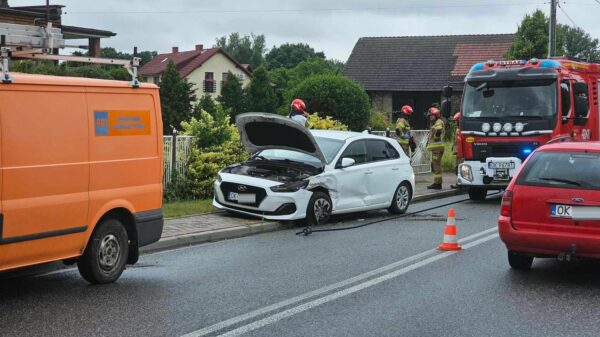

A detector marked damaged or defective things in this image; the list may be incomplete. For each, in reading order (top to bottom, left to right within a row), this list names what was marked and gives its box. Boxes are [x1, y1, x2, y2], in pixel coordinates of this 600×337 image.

white damaged car [213, 113, 414, 226]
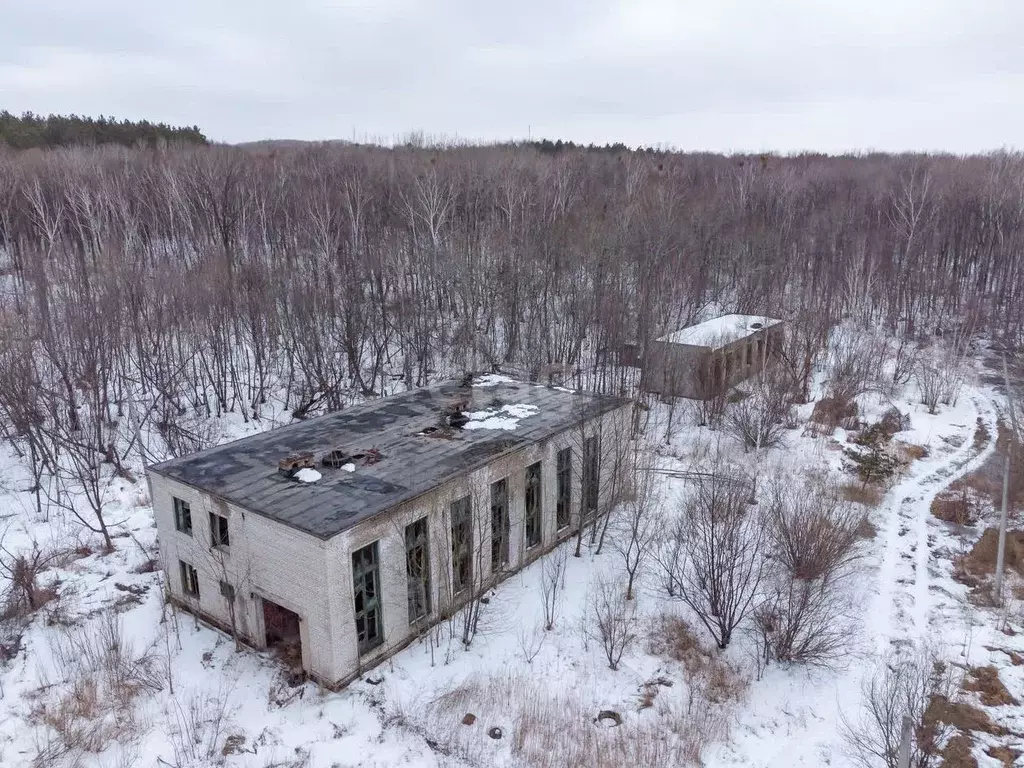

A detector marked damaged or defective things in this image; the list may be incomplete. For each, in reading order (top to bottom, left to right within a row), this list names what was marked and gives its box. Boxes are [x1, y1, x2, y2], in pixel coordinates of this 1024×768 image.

broken window [174, 496, 192, 536]
broken window [180, 560, 200, 596]
broken window [207, 512, 227, 548]
broken window [352, 540, 384, 656]
broken window [404, 516, 428, 624]
broken window [452, 496, 472, 596]
broken window [492, 476, 508, 572]
broken window [528, 462, 544, 544]
broken window [556, 448, 572, 532]
broken window [584, 436, 600, 520]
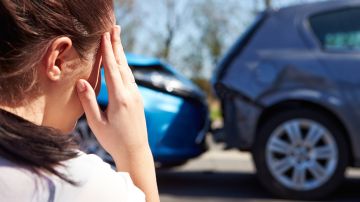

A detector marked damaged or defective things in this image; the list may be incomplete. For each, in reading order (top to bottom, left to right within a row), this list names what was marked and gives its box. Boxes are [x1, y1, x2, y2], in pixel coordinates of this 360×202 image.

blue damaged car [74, 53, 208, 167]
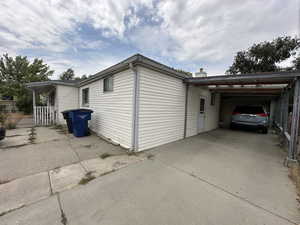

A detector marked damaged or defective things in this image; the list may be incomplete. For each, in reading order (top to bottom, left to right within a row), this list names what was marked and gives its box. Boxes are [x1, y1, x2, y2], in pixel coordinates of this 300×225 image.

★ ★ ★ ★ ★

## Do this
Transcribe all of the rows above character for character, leaving the pictures out of your answer.

## Written reply
A detector marked damaged or defective things in this image; the list may be incomplete. For each, in reading order (top to bottom, left to right within a row), this list names what was marked and gives its box. Boxes are [x1, y1, x2, y2], in pixel coordinates of this 600×337 image.

white damaged car [213, 113, 414, 226]

A detector marked damaged or defective things in this image; the list may be incomplete. For each, in reading order (top to bottom, left to right within a row), this list names what was marked and gives its box. Boxes are [x1, y1, x2, y2], in pixel coordinates of this 1024×768 image.

broken window [174, 496, 192, 536]
broken window [180, 560, 200, 596]
broken window [207, 512, 227, 548]
broken window [352, 540, 384, 656]
broken window [404, 516, 428, 624]
broken window [452, 496, 472, 596]
broken window [492, 476, 508, 572]
broken window [528, 462, 544, 544]
broken window [556, 448, 572, 532]
broken window [584, 436, 600, 520]

A detector marked damaged or defective things in this image; the list may be incomplete. For each, in reading order (top to bottom, left to right within a row), this list names what was marked and gives its box. Boxes are [x1, y1, x2, y2], in pixel coordinates of this 360×202 image.

blue damaged car [74, 53, 208, 167]

A detector marked damaged or defective things in this image; the list may be incomplete. For each, in reading order (top to bottom, left to right within a row), this list names what was marked and gives its box. Boxes are [x1, y1, x2, y2], in pixel coordinates of this 300×225 image.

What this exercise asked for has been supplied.